Crane uses this imagery not only to entertain the reader with pungent detail, but also to enhance the readers involvement in the novel. The first major use of this religious imagery appears at the end of the seventh chapter. “After running at length, he reached a place where the high, arching boughs made a chapel. ” “Near the threshold he stopped, horror-stricken at the sight. ” “He was being looked at by a dead man who was seated with his back against a column-like tree. “(46) The stark irony of a rotten corpse in a backdrop such as the isolated chapel deep in the forest works well with its explicit detail and the realization it brings to Henry about just how real the war is.
This also brings about a great feeling of loneliness, which is one of the many stages that Henry goes through during the story. Henry feels isolated by his cowardly actions. Trying to justify his act of running, he compares himself to a squirrel that ran from an acorn that he had just thrown. By saying that it was just because of the natural inclination of self-preservation, Henry makes himself feel a little better, but there is still that element of unclarity that he faces. That element however will be a Godsend to Henry, because it will indirectly leads him to his next stage of his consciencenes, acceptance of the war. Before he reaches that next stage of enlightenment, he spends a lot of time with other soldiers.

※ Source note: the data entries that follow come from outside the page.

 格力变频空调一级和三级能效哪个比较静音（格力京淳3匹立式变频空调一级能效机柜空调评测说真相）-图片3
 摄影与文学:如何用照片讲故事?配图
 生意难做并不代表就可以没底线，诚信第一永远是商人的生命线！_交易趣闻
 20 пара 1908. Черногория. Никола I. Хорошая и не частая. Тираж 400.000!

Just by being around them, he sees how religious some soldiers are. When faced with the fact that they could die at any moment, the soldiers become very spiritual and faith filled. “Gaw’d. ” “I swear t’ Gawd I will. ” (53-54) It is easy to see what war can do to the human nature that these soldiers once had.
It has turned them from ordinary men to trained killers. They soon realize after the first battle the difference between the reality of brutal war and the dillusions of grandeur they once had of becoming heroes. Another major use of religious imagery is shown through Henry’s thoughts when Jim Conklin is on his deathbed. Jim, the tall soldier, was overcome with the fear that the artillery on wheels will decapitate him.

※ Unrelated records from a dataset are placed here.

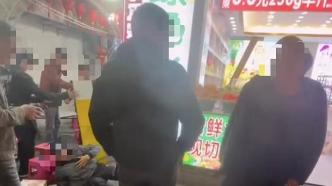 一博主在大理古城“打假”被踹倒：打人者被行拘，店铺被立案调查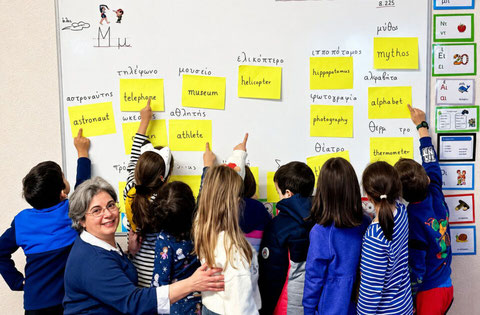 11.06.2026 πατήστε στη φωτογραφία για να μεταβείτε στο άρθρο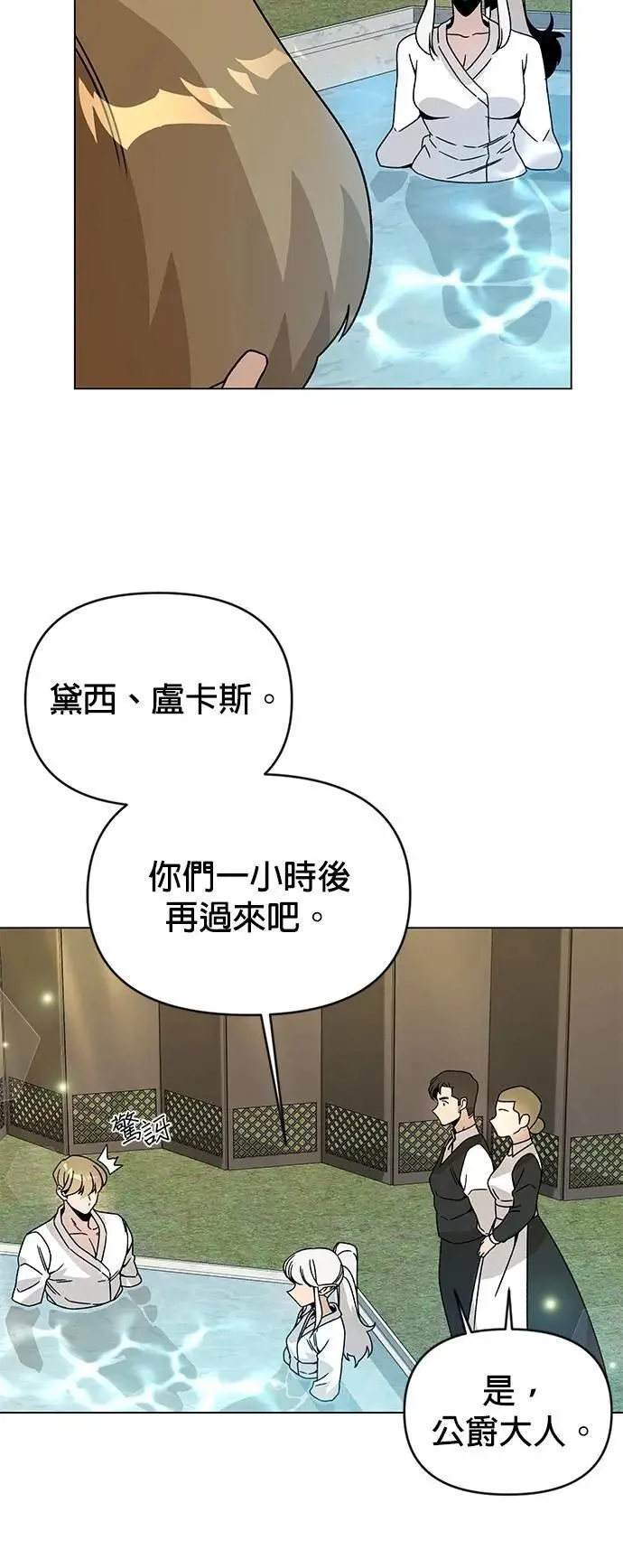第117话 传送门魔法师 第46页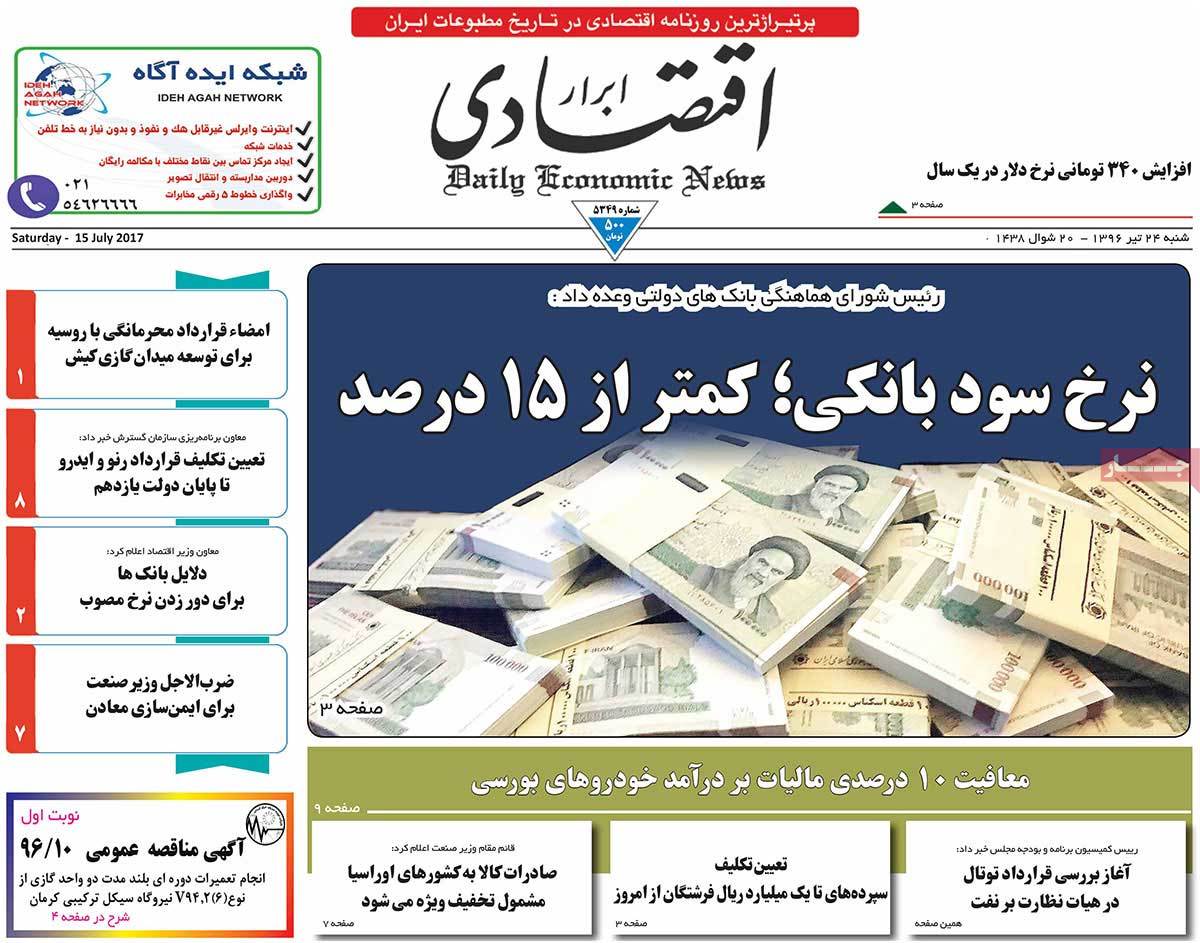 A Look at Iranian Newspaper Front Pages on July 15 - abrar egtesadi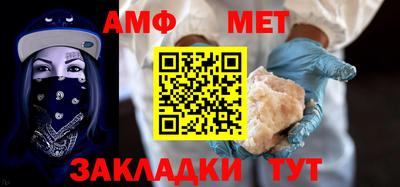 амфетамин Сланцы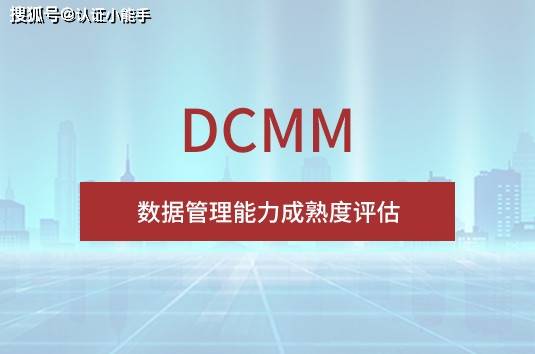 乐鱼体育官方网站DCMM数据人命周期之数据策略包括哪些实质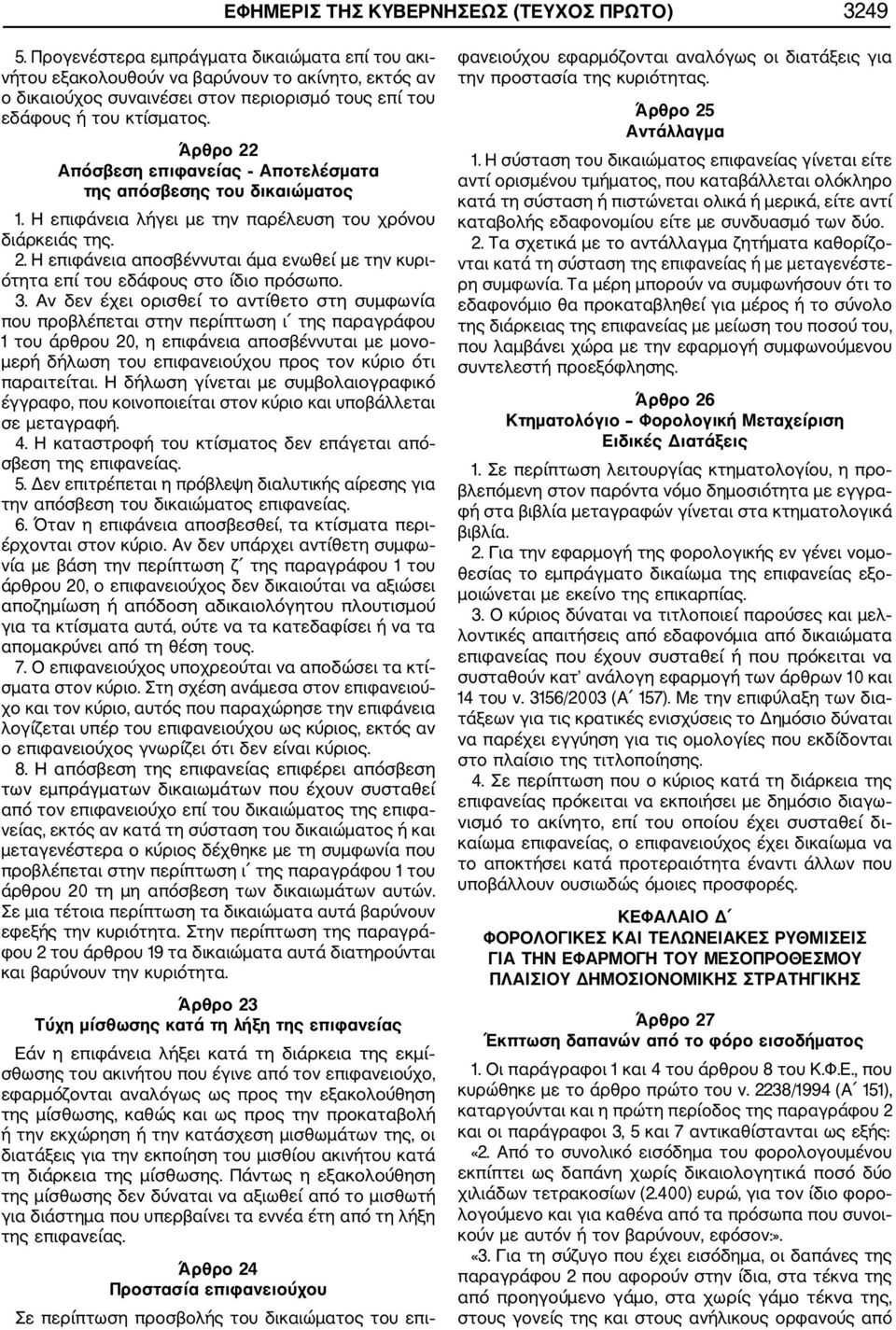 Άρθρο 22 Απόσβεση επιφανείας Αποτελέσματα της απόσβεσης του δικαιώματος 1. Η επιφάνεια λήγει με την παρέλευση του χρόνου διάρκειάς της. 2. Η επιφάνεια αποσβέννυται άμα ενωθεί με την κυρι ότητα επί του εδάφους στο ίδιο πρόσωπο.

He tells this to Henry, who ends up helping Jim to an isolated spot in the woods so he can die with dignity. “I’ll take care of yeh, Jim! I’ll take care of yeh! I swear t’Gawd I will!” “Jim, Jim, come with me, inteh th’ fields. ” (53-55) Jim and Henry both know he is dying, and Henry helps Jim to the area with bushes so he can die like a man. After Jim dies, Henry realizes the toll it has taken on him. Jim represented the comfort and authority Henry had depended on, and also it was a loss of a friend he had had since childhood. This source of comfort was gone, leaving henry more alone that ever, and making him more dependent on other things, like God.

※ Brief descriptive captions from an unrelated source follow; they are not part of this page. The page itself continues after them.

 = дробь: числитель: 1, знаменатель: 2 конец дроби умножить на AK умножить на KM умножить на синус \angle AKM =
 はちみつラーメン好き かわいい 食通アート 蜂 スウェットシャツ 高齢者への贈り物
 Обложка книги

It isn’t until later that Henry realizes the similarities between Jim Conklin and none other than the Son of God himself, Jesus Christ. The first thing that Henry notices is that they both share the same initials and considers this ironic. The similarities, however are not just superficial. Henry also noticed how they both were leaders, who would not stand idle as their followers are killed. Both had the initiative to take action for what they believed in.
The Red Badge of Courage displayed not the religious views of all America, but the views of a small community, seeing as America is one gigantic melting pot of races and religions. This novel focuses on the trials an inexperienced regiment of soldiers faces, and how they cope with them. Some chose to forget the world outside of war, and others turned to God for the answers they seeked. But only those devoted to find alternatives to war became truly enlightened.